Dann sein vermeintliches Krisenmanagement, das gar keines war. Er wich stets Fragen von Journalisten aus, schickte ängstlich nur seine Anwälte an die Frage- und Antwortfront und signalisierte damit den Menschen: „Ja, ich habe etwas zu verbergen.“
Selbst über seine Jurisprudenz-Schergen, gab er nur zu, was längst alle wußten. Schließlich der kommentarlose Rauswurf seines vertrauten Beraters. Unbegründet, nebulös. Unwillkürlich fühlt man sich an italienische Verhältnisse erinnert.
Schließlich die hochnäsige und geradezu überhebliche Äußerung, er selbst könne sein Verhalten in dieser Sache vertreten.
2007 schrieb Christian Wulff ein Buch mit dem Titel „Besser die Wahrheit“. Ein Hohn, wenn man sich jetzt die zahlreichen Vorwürfe und sein Verhalten ansieht.
Doch in der Politik scheint immer wieder zu gelten: „Was interessiert mich mein Gewäsch von gestern?“
Was diesem Skandal aber auch in die Hände spielt, ist das Verhalten seiner politischen Mitstreiter. Daß die Kanzlerin gestelzt davon spricht, der Bundespräsident habe vorbildliche Arbeit geleistet, mag ebenso falsch wie verständlich sein. Doch wenn selbst ein Sigmar Gabriel dazu aufruft, der Bundespräsident möge zu Gunsten der Stabilität des Landes und der Wirtschaft nicht zurücktreten, ist das eine politische Armutserklärung. Heißt es doch nichts anders, als daß man unehrlich und moralisch minderwertig sein darf -selbst im höchsten Amt der Bundesrepublik- wenn es dann der Stabilität des Staates dient???
Pfui. Hier wird ein Moralist in den Reihen von Amt und Würden gehalten, der auf seine eigenen Maßstäbe pfeift und so transparent wie der Cousin des Paten ist.
Wer sich bewußt moralisch erhöht, das höchste Amt im Staate ausübt und sich damit sehenden Auges hohen allgemeinen Maßstäben unterwirft, der muß auch den Schneid haben, seinen Hut bei solchen Fehlverhalten zu nehmen. Alles andere ist verloren und zeigt Machtverwendung wie zu Zeiten des Feudalismus.

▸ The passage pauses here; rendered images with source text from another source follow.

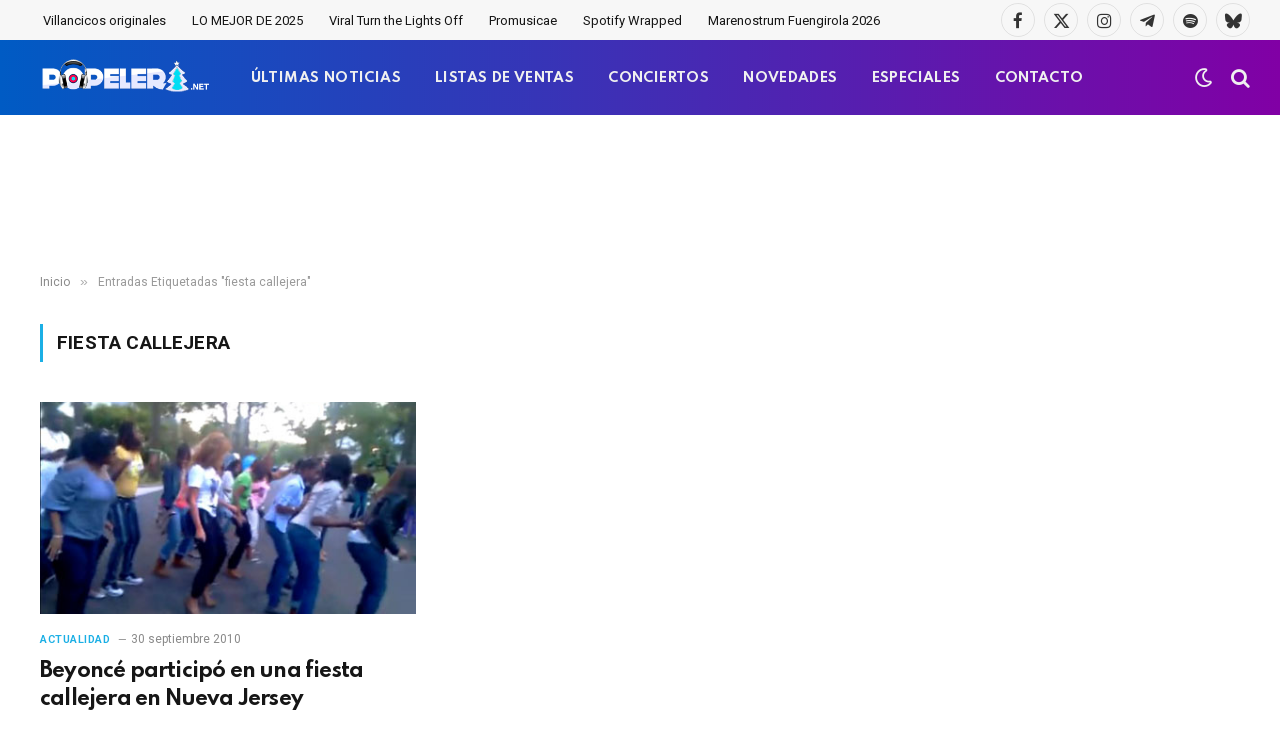

--- FILE ---
content_type: text/html; charset=utf-8
request_url: https://www.google.com/recaptcha/api2/aframe
body_size: -85
content:
<!DOCTYPE HTML><html><head><meta http-equiv="content-type" content="text/html; charset=UTF-8"></head><body><script nonce="8WHXnUDSthHOvt3aQkPMqg">/** Anti-fraud and anti-abuse applications only. See google.com/recaptcha */ try{var clients={'sodar':'https://pagead2.googlesyndication.com/pagead/sodar?'};window.addEventListener("message",function(a){try{if(a.source===window.parent){var b=JSON.parse(a.data);var c=clients[b['id']];if(c){var d=document.createElement('img');d.src=c+b['params']+'&rc='+(localStorage.getItem("rc::a")?sessionStorage.getItem("rc::b"):"");window.document.body.appendChild(d);sessionStorage.setItem("rc::e",parseInt(sessionStorage.getItem("rc::e")||0)+1);localStorage.setItem("rc::h",'1767032525137');}}}catch(b){}});window.parent.postMessage("_grecaptcha_ready", "*");}catch(b){}</script></body></html>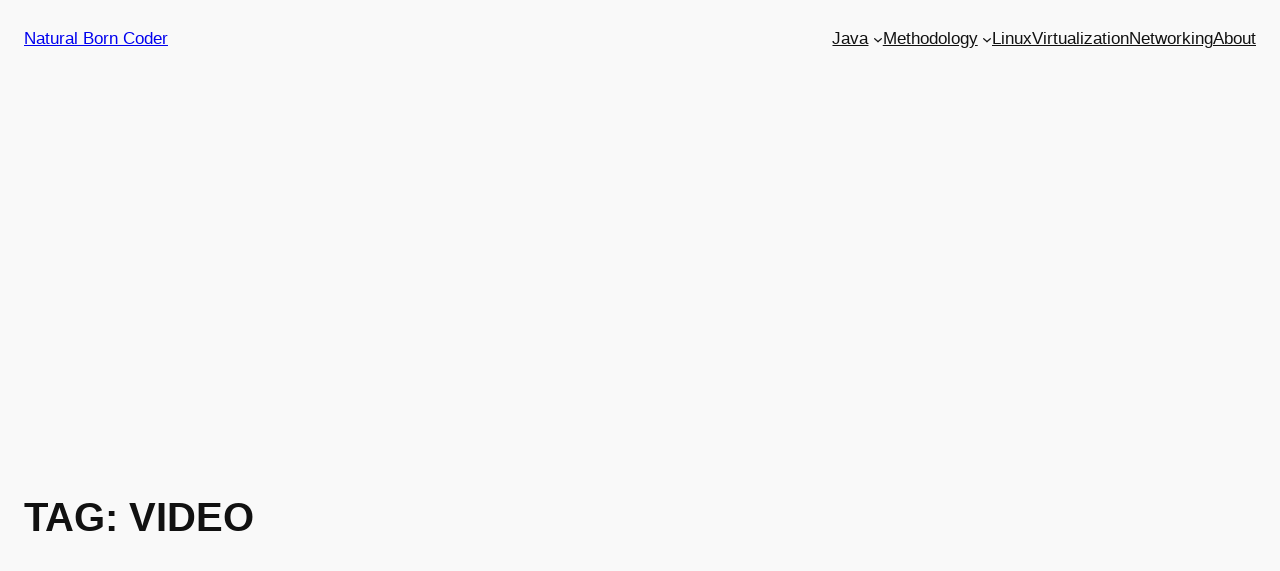

--- FILE ---
content_type: text/html; charset=utf-8
request_url: https://www.google.com/recaptcha/api2/aframe
body_size: 266
content:
<!DOCTYPE HTML><html><head><meta http-equiv="content-type" content="text/html; charset=UTF-8"></head><body><script nonce="e0v8N8nZqOahWurEUDIFdQ">/** Anti-fraud and anti-abuse applications only. See google.com/recaptcha */ try{var clients={'sodar':'https://pagead2.googlesyndication.com/pagead/sodar?'};window.addEventListener("message",function(a){try{if(a.source===window.parent){var b=JSON.parse(a.data);var c=clients[b['id']];if(c){var d=document.createElement('img');d.src=c+b['params']+'&rc='+(localStorage.getItem("rc::a")?sessionStorage.getItem("rc::b"):"");window.document.body.appendChild(d);sessionStorage.setItem("rc::e",parseInt(sessionStorage.getItem("rc::e")||0)+1);localStorage.setItem("rc::h",'1768989100741');}}}catch(b){}});window.parent.postMessage("_grecaptcha_ready", "*");}catch(b){}</script></body></html>

--- FILE ---
content_type: application/javascript; charset=utf-8
request_url: https://fundingchoicesmessages.google.com/f/AGSKWxWyct_4IokzXKxi85Xv1FFcwyQWxRDMihcjv20hha3a6ZdJhRewuxpGqJ071W6xKOJsx_sFhC0AlHQor9lgT86-gOH11iMsT-4eY_S_ogJodEA-7-trWWkC2pisUnz8WehDRPQY7_6lXsyFAZ6GwrtLtbIUtVDcSP_DnnY-zthoEYtIi0GMSkUROmGI/_/ad24.png.az/adv//adv5./gexternalad..win/ads/
body_size: -1291
content:
window['8abda31f-b131-4ee5-96ee-f6655ff57183'] = true;

--- FILE ---
content_type: text/plain
request_url: https://www.google-analytics.com/j/collect?v=1&_v=j102&a=1860695472&t=pageview&_s=1&dl=https%3A%2F%2Fwww.naturalborncoder.com%2Ftag%2Fvideo%2F&ul=en-us%40posix&dt=Video%20%E2%80%93%20Natural%20Born%20Coder&sr=1280x720&vp=1280x720&_u=IEBAAEABAAAAACAAI~&jid=1060655555&gjid=576102631&cid=239375801.1768989099&tid=UA-62996520-1&_gid=943510485.1768989099&_r=1&_slc=1&z=1852684530
body_size: -453
content:
2,cG-2ENTLW45KN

Das alles ist wieder ein Musterbeispiel, wie man Politikverdrossenheit beim Wahlvolk erzeugt. Wer will von solchen zwielichtigen Politikern regiert werden, die sich nicht einmal mehr an die eigenen Maßstäbe halten?
Ein Staatsoberhaupt muß allerhöchsten moralischen Anforderungen entsprechen. Ist es mittlerweile systemimmanent, daß Politiker unschickliche Freundschaften zu Finanzjongleuren pflegen und überhaupt die nötige moralische Integrität vermissen lassen? Müssen wir uns daran gewöhnen?
Nein, das müssen wir nicht.
Es sollte jetzt Zeit für einen Bundespräsidenten Joachim Gauck sein.